Like Tony Cicoria, Salimah showed a drastic transformation from being only vaguely interested in music to being passionately excited by music and in continual need of it. And with both of them, there were other, more general changes, too— a surge of emotionality, as if emotions of every sort were being stimulated or released. In Salimah’s words, “What happened after the surgery— I felt reborn. That changed my outlook on life and made me appreciate every minute of it.”

* * *

C
OULD SOMEONE DEVELOP
a “pure” musicophilia, without any accompanying changes in personality or behavior? In 2006 just such a situation was described by Rohrer, Smith, and Warren, in their striking case history of a woman in her mid-sixties who had intractable temporal lobe seizures with a right temporal lobe focus. After seven years of seizure activity, her seizures were finally brought under control by the anticonvulsant drug lamotrigine (LTG). Prior to starting on this medication, Rohrer and his colleagues wrote, this lady

had always been indifferent to music, never listening to music for pleasure or attending concerts. This was in contrast to her husband and daughter, who played the piano and violin…. She was unmoved by the traditional Thai music she had heard at family and public events in Bangkok and by classical and popular genres of Western music after she moved to the United Kingdom. Indeed, she continued to avoid music where possible, and actively disliked certain musical timbres (for example, she would shut the door to avoid hearing her husband playing piano music, and found choral singing “irritating”).

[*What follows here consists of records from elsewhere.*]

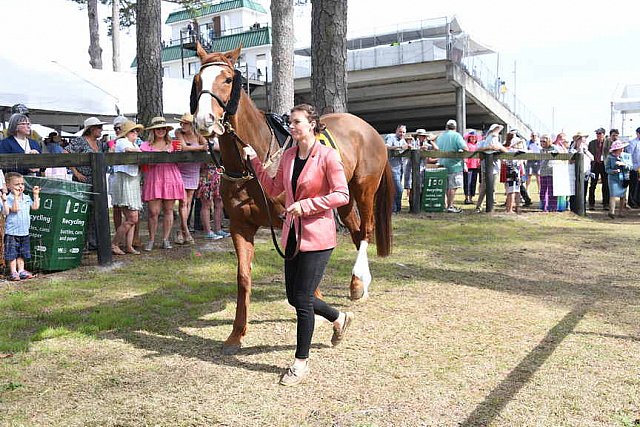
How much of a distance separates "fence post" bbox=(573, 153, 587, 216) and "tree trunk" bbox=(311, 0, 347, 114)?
6798mm

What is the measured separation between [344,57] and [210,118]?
581 centimetres

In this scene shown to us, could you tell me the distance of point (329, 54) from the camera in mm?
9414

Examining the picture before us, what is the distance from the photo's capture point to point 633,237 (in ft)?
32.5

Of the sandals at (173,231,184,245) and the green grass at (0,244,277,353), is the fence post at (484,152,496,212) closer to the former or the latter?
the green grass at (0,244,277,353)

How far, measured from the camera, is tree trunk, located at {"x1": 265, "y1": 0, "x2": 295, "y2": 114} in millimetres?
11523

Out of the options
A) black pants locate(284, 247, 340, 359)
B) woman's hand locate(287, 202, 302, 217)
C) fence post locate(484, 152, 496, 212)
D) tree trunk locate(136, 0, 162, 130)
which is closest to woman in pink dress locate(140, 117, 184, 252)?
tree trunk locate(136, 0, 162, 130)

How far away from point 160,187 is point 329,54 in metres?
3.42

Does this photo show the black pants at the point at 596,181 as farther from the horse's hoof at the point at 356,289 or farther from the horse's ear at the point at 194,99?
the horse's ear at the point at 194,99

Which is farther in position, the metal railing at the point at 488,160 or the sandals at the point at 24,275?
the metal railing at the point at 488,160

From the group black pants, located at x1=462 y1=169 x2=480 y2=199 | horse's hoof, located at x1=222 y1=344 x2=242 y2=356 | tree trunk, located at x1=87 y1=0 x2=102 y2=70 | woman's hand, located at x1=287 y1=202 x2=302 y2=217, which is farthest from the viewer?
tree trunk, located at x1=87 y1=0 x2=102 y2=70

This indifference to music changed abruptly when the patient was put on lamotrigine:

Within several weeks of starting LTG, a profound change was noted in her appreciation of music. She sought out musical programmes on the radio and television, listened to classical music stations on the radio for many hours each day, and demanded to attend concerts. Her husband described how she had sat “transfixed” throughout
La Traviata
and became annoyed when other audience members talked during the performance. She now described listening to classical music as an extremely pleasant and emotion-charged experience. She did not sing or whistle, and no other changes were found in her behavior or personality. No evidence of thought disorder, hallucinations, or disturbed mood was seen.

While Rohrer et al. could not pinpoint the precise basis of their patient’s musicophilia, they hazarded the suggestion that, during her years of incorrigible seizure activity, she might have developed an intensified functional connection between perceptual systems in the temporal lobes and parts of the limbic system involved in emotional response— a connection that only became apparent when her seizures were brought under control with medication. In the 1970s, David Bear suggested that such a sensory-limbic hyperconnection might be the basis for the emergence of the unexpected artistic, sexual, mystical, or religious feelings that sometimes occur in people with temporal lobe epilepsy. Could something similar have occurred with Tony Cicoria, too?

L
AST SPRING,
Cicoria took part in a ten-day music retreat for student musicians, gifted amateurs, and young professionals. The camp doubles as a showroom for Erica vanderLinde Feidner, a concert pianist who also specializes in finding the perfect piano for each of her clients. Tony had just bought one of her pianos, a Bösendorfer grand, a unique prototype made in Vienna— she thought he had a remarkable instinct for picking out a piano with exactly the tone he wanted. It was, Cicoria felt, a good time, a good place, to make his debut as a musician.